SHORT PROBLEM
Locate every line in the records below that contains the string "bounding" and copy each of those lines. Case counts.
==== INPUT DATA
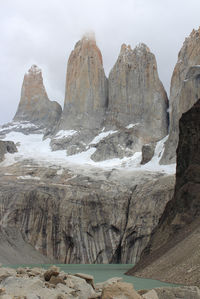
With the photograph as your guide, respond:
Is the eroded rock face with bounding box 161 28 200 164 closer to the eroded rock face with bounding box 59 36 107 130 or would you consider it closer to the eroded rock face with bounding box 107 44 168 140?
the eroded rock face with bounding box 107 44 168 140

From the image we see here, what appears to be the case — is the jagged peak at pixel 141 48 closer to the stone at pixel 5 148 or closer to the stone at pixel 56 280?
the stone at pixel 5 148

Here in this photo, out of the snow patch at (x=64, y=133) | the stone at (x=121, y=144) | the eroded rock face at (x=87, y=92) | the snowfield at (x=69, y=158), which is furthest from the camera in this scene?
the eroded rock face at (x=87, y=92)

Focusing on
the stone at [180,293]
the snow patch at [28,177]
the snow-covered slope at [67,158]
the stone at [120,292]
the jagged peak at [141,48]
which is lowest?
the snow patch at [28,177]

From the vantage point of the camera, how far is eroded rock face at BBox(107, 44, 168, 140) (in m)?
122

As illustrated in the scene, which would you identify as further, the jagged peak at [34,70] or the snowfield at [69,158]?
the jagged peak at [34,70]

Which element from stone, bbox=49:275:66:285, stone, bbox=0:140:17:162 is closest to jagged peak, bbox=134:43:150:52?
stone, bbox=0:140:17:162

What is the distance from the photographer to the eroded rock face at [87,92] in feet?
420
========
==== INPUT DATA
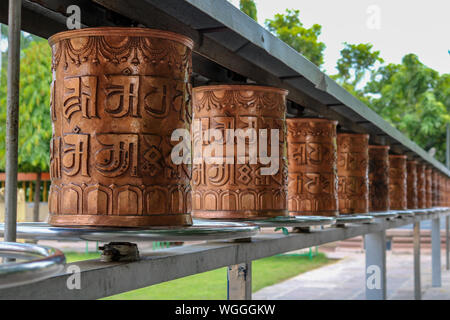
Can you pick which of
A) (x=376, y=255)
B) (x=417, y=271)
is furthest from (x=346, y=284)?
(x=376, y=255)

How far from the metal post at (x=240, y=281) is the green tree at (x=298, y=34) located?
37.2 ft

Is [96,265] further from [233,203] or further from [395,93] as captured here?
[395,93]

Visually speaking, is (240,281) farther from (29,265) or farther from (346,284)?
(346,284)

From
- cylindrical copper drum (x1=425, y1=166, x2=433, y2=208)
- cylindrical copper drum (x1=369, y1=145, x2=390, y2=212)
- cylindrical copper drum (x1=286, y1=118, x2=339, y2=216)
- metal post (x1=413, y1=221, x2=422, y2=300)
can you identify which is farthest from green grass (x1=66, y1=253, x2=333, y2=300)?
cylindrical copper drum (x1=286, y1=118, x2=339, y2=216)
========
==== INPUT DATA
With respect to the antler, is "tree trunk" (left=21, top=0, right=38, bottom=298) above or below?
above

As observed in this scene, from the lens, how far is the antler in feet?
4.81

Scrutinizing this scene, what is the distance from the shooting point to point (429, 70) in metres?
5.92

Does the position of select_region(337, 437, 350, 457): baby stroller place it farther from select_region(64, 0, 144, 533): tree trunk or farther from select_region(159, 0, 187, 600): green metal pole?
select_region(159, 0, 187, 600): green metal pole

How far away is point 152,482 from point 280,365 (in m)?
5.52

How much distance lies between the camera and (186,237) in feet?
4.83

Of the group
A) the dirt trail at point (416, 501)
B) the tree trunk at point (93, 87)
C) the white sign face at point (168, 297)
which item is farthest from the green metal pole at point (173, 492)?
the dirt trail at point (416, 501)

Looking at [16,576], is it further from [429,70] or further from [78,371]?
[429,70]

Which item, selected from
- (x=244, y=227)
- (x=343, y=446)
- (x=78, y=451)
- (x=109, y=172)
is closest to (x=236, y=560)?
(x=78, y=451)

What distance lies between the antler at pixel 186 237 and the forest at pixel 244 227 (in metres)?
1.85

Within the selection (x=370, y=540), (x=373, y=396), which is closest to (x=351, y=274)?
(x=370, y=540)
========
SOLUTION
Is the eroded rock face with bounding box 161 28 200 164 closer to the eroded rock face with bounding box 59 36 107 130 or would you consider it closer to the eroded rock face with bounding box 107 44 168 140?
the eroded rock face with bounding box 107 44 168 140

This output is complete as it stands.